┌─ SUPPLIED RECORDS

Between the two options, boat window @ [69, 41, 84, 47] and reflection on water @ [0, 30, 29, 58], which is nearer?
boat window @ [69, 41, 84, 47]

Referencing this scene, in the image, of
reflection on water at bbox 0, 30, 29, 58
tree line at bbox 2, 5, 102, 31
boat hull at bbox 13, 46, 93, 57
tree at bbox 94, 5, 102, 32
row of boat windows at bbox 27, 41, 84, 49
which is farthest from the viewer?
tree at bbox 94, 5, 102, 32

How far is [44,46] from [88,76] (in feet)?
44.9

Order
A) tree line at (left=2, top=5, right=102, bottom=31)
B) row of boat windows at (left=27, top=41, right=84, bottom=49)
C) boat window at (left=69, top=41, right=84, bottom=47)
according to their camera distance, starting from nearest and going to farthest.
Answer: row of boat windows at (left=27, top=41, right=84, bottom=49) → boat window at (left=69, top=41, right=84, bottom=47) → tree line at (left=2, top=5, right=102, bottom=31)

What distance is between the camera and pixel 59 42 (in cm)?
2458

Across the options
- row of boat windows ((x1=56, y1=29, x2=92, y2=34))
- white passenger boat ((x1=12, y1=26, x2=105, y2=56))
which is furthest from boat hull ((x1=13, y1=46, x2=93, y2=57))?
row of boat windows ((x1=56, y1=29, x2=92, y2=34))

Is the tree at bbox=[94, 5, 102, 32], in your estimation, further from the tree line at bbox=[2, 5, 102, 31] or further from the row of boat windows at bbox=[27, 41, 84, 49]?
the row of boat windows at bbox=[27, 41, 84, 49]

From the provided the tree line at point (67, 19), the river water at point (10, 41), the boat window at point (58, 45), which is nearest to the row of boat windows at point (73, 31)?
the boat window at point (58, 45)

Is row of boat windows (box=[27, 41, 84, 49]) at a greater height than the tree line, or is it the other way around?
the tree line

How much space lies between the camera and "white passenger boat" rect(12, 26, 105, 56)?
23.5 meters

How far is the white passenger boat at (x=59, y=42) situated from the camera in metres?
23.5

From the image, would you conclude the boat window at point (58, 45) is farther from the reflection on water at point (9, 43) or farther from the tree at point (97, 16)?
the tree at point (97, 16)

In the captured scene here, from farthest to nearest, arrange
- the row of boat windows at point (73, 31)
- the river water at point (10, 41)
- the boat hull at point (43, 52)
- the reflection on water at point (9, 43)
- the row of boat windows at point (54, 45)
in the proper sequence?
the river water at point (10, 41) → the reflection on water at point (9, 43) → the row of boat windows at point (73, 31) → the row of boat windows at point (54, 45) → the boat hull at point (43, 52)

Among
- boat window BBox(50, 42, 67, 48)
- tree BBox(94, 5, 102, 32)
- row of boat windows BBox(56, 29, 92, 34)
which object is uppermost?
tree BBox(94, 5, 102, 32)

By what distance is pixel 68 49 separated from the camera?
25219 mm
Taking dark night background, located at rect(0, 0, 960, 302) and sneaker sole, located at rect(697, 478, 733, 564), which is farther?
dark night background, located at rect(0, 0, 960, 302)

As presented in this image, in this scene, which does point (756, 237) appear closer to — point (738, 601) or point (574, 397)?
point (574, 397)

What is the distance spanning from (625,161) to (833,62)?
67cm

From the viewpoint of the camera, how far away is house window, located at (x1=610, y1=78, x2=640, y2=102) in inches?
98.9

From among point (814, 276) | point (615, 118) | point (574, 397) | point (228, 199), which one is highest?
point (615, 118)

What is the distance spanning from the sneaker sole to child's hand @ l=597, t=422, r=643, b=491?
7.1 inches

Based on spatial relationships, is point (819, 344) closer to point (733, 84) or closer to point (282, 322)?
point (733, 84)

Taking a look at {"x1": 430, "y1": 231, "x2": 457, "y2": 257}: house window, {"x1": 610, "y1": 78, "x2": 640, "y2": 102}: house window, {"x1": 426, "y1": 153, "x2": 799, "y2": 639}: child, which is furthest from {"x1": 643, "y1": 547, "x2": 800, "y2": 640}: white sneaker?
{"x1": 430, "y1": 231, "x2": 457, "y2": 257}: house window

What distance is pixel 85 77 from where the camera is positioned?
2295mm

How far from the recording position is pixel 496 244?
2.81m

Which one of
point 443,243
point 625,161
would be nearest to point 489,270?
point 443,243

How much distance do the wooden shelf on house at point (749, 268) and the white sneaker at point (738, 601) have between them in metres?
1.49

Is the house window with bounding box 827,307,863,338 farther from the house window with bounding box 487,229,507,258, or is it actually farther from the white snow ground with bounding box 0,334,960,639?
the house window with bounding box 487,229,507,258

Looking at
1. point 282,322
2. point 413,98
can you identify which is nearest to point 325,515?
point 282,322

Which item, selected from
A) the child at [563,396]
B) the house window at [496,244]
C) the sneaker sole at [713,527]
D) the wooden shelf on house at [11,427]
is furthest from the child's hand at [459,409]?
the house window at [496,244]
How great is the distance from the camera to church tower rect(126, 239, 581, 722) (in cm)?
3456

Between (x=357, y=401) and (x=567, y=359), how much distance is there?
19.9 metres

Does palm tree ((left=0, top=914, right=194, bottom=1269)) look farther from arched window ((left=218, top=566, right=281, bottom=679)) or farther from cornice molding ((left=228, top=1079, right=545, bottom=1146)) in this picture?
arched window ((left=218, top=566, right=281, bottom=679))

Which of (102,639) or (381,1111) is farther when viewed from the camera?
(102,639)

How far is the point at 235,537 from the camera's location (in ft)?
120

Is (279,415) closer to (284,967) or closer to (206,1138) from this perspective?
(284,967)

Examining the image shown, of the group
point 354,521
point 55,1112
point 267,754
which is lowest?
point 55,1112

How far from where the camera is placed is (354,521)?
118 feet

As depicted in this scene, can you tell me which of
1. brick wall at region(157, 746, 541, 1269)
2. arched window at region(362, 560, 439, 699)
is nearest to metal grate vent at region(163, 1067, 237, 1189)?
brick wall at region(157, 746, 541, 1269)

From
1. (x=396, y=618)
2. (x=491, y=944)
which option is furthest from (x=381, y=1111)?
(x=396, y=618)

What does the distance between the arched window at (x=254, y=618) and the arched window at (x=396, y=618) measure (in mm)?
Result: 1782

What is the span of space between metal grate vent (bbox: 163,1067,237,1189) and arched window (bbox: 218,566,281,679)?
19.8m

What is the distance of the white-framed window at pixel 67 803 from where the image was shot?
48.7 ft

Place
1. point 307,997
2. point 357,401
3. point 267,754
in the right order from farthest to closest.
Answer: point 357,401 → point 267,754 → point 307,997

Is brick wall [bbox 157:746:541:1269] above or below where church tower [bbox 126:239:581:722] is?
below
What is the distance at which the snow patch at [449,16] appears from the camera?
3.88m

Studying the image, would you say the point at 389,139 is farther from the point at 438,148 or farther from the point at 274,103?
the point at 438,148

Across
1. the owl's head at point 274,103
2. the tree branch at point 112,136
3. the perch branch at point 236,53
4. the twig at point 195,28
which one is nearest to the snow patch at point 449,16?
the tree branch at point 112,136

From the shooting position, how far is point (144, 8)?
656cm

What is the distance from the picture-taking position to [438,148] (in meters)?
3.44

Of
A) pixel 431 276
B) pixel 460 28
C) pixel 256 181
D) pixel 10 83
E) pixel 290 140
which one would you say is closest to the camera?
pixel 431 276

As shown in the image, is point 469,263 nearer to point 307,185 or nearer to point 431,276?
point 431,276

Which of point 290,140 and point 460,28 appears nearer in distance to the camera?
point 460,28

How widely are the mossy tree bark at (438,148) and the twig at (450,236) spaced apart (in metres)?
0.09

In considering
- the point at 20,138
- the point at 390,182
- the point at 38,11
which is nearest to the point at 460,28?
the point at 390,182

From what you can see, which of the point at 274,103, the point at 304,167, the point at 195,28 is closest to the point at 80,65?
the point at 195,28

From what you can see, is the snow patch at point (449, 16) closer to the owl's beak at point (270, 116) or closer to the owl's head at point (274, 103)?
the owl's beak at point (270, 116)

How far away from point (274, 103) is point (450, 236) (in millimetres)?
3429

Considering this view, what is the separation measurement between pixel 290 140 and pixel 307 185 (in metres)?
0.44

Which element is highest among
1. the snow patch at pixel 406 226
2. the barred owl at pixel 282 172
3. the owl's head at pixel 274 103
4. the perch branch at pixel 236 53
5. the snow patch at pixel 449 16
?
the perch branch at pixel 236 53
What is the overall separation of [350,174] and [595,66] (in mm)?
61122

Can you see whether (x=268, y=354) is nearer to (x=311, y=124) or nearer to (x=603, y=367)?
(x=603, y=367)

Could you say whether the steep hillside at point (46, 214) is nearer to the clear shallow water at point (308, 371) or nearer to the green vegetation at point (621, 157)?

└─

» **EXERCISE REQUIREMENTS**
Swap "reflection on water" for "water reflection" throughout the lines from the first one up to and including the line with "23.5 meters", and give those lines again with nothing else changed.

» **RESPONSE TO THE TASK**
Between the two options, boat window @ [69, 41, 84, 47] and water reflection @ [0, 30, 29, 58], which is nearer?
boat window @ [69, 41, 84, 47]

Referencing this scene, in the image, of
water reflection at bbox 0, 30, 29, 58
tree line at bbox 2, 5, 102, 31
boat hull at bbox 13, 46, 93, 57
tree at bbox 94, 5, 102, 32
row of boat windows at bbox 27, 41, 84, 49
which is farthest from the viewer?
tree at bbox 94, 5, 102, 32

How far is [44,46] from [88,76] (in feet)?
44.9

Order
A) tree line at (left=2, top=5, right=102, bottom=31)
B) row of boat windows at (left=27, top=41, right=84, bottom=49)
C) boat window at (left=69, top=41, right=84, bottom=47)
according to their camera distance, starting from nearest and going to farthest.
Answer: row of boat windows at (left=27, top=41, right=84, bottom=49) → boat window at (left=69, top=41, right=84, bottom=47) → tree line at (left=2, top=5, right=102, bottom=31)

What distance is between the camera and pixel 59 42 (in cm)?
2458

Across the options
- row of boat windows ((x1=56, y1=29, x2=92, y2=34))
- white passenger boat ((x1=12, y1=26, x2=105, y2=56))
which is furthest from boat hull ((x1=13, y1=46, x2=93, y2=57))?
row of boat windows ((x1=56, y1=29, x2=92, y2=34))

Is the tree at bbox=[94, 5, 102, 32], in your estimation, further from the tree line at bbox=[2, 5, 102, 31] or further from the row of boat windows at bbox=[27, 41, 84, 49]?
the row of boat windows at bbox=[27, 41, 84, 49]

From the provided the tree line at point (67, 19), the river water at point (10, 41), the boat window at point (58, 45), which is nearest to the row of boat windows at point (73, 31)?
the boat window at point (58, 45)

Is row of boat windows (box=[27, 41, 84, 49]) at a greater height than the tree line, or is it the other way around?
the tree line

How much space lies between the camera and "white passenger boat" rect(12, 26, 105, 56)?
23.5 meters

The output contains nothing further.